Fasilitas Pengaduan untuk Masyarakat
Untuk memastikan transparansi dan kenyamanan dalam pengajuan KPR, OJK menyediakan kanal pengaduan melalui kontak 157. Masyarakat, terutama dari kalangan berpenghasilan rendah, dapat memanfaatkan layanan ini untuk menyampaikan keluhan terkait proses pengajuan KPR atau kesulitan dalam pelunasan kredit.
Dian Ediana Rae, Kepala Eksekutif Pengawas Perbankan OJK, menegaskan bahwa OJK juga telah merumuskan kebijakan lain guna mendukung program perumahan ini. Kebijakan tersebut termasuk penghitungan bobot aktiva tertimbang menurut risiko (ATMR) yang selaras dengan tingkat loan to value (LTV). Kebijakan ini memberikan fleksibilitas bagi bank dalam memberikan kredit untuk kebutuhan perumahan.
Optimalisasi Kebijakan Perbankan
Menurut Dian, bank memiliki ruang untuk mengoptimalkan kebijakan dengan memperhatikan prinsip kehati-hatian dan selera risiko. Langkah ini memungkinkan bank untuk lebih fleksibel dalam menyalurkan kredit, tanpa mengesampingkan aspek manajemen risiko yang ketat, kata Dian. Dengan demikian, kebijakan ini memberikan pengecualian dalam batas maksimum pemberian kredit khusus untuk perumahan, terutama bagi masyarakat berpenghasilan rendah.
OJK dan pemerintah berharap dengan berbagai langkah kebijakan ini, akses perumahan dapat menjadi lebih merata di seluruh Indonesia, mempercepat realisasi program perumahan untuk masyarakat berpenghasilan rendah. Lembaga keuangan pun diharapkan dapat berpartisipasi aktif dalam mendukung kebijakan tersebut, sehingga dapat memperkuat sektor perumahan sebagai salah satu pilar penting perekonomian nasional.

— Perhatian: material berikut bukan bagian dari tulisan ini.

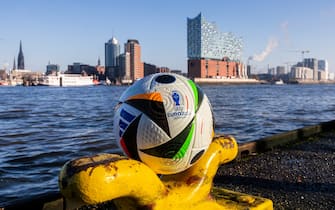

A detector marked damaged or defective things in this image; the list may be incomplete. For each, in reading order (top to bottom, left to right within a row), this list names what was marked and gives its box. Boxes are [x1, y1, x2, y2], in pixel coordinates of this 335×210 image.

rusty yellow bollard [58, 135, 272, 209]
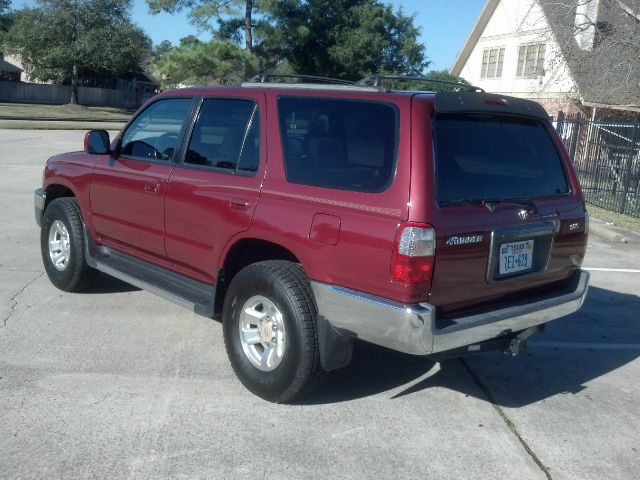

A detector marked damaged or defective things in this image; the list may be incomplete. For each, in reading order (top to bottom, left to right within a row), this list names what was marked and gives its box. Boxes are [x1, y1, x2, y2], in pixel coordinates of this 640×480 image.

parking lot crack [1, 274, 44, 330]
parking lot crack [460, 358, 556, 478]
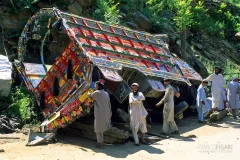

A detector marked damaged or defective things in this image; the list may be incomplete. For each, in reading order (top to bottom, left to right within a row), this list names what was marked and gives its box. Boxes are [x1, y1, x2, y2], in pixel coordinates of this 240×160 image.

overturned truck [15, 7, 202, 135]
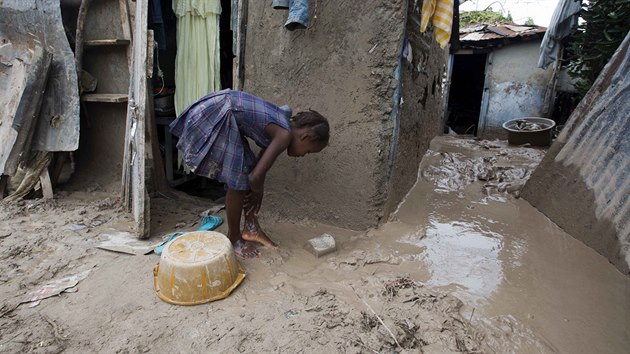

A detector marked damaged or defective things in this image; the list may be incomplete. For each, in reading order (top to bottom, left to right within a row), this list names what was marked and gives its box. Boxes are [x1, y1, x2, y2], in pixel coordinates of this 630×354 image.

rusty metal sheet [0, 0, 80, 152]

Langkah inovatif OJK menandai komitmen kuat pemerintah dalam mengatasi hambatan akses perumahan. Membuka peluang KPR bagi masyarakat dengan riwayat kredit macet tidak hanya memberikan harapan baru kepada mereka yang berpenghasilan rendah, tetapi juga menstimulasi pertumbuhan sektor perumahan. Dukungan penuh dari lembaga keuangan, bersama dengan regulasi yang lebih fleksibel, akan menjadi kunci sukses dalam mewujudkan program ambisius ini. Dengan optimisme yang meningkat, diharapkan tantangan kepemilikan rumah di Indonesia dapat teratasi, memberikan dampak positif bagi perekonomian nasional secara keseluruhan.